Massiver Zuschauerrückgang in Kinos ab den 1950ern — Fernsehen, später Streaming untergruben das Geschäftsmodell. Strukturelle Krise, nicht konjunkturell.
Die Kinokrise beschreibt kein vorübergehendes Konjunkturphänomen, sondern eine strukturelle Umwälzung des Zuschauerverhaltens, die seit den 1950er Jahren das traditionelle Kino-Geschäftsmodell aufgelöst hat. Was damals mit dem Fernsehen begann — Unterhaltung ins Wohnzimmer, kostenlos oder billig — führte zu einem Massenexodus aus den Lichtspielhäusern. Das waren nicht einfach weniger Zuschauer an schlechten Wochenenden; es war ein struktureller Bruch, den keine Blockbuster-Strategie komplett heilen konnte.
Für uns auf der Produktion bedeutete das konkret: Filmemacher mussten sich neu erfinden. Die großen Studios reagierten zunächst mit spektakulären Formaten — VistaVision, Cinemascope, später 70mm — um das zu zeigen, was Fernsehen nicht konnte. Das war nicht Dekoration, sondern ökonomische Notwendigkeit. Gleichzeitig verlagerte sich die Industrielogik: Nicht mehr kontinuierlicher Publikumsstrom durch Dauerbespieling, sondern Event-Kino mit zeitlich begrenztem Release-Fenster. Das erklärt, warum Hollywood ab den 1980ern auf Franchises und Blockbuster setzte — diese Filme mussten beim Start maximal einspielen, bevor sie in andere Verwertungsketten (Kabel, Video, später Streaming) flossen.

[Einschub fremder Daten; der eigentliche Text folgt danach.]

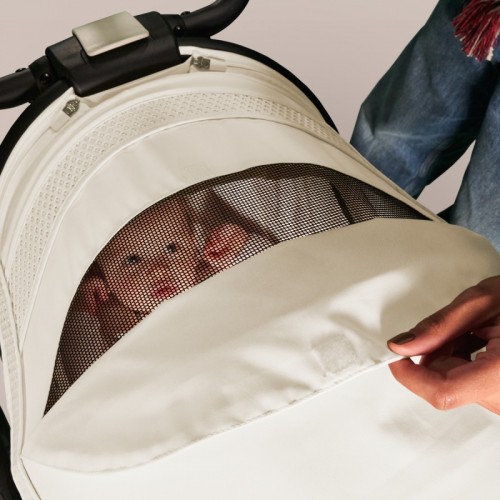 Cybex Avi Spin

Die zweite Welle der Kinokrise traf ab 2010 durch Streaming — Netflix, Amazon — mit noch radikalerer Konsequenz. Während Fernsehen wenigstens noch Kino-Größen schuf (die Zuschauer kamen zur Premiere), zuhause streamen Menschen heute blockbuster-agnostisch ab Tag eins. Das veränderte die Produktionsdramaturgie: Sequenzierung für kleine Screens, kürzere Schnitte, näher gehörte Dialoge. Auch der Verleih-Rhythmus — früher heilig — ist aufgelöst.
Für Kameramänner und Regisseure bleibt das Kino dennoch relevant, aber als Kunstform, nicht Markt. Wer im Kino dreht, dreht für die Ästhetik: großformatig, laut, räumlich erlebbar. Das ist bewusste Wahl, nicht Geschäftsmodell. Die Kinokrise war die beste Ernüchterung, die das Filmemachen je brauchte — sie zwang uns, ehrlich zu werden über das, was nur Kino kann und wo andere Formate besser sind. Heute ist ein gutes Kinofilm-Projekt nicht trotz, sondern wegen dieser Krise eine kluge Entscheidung.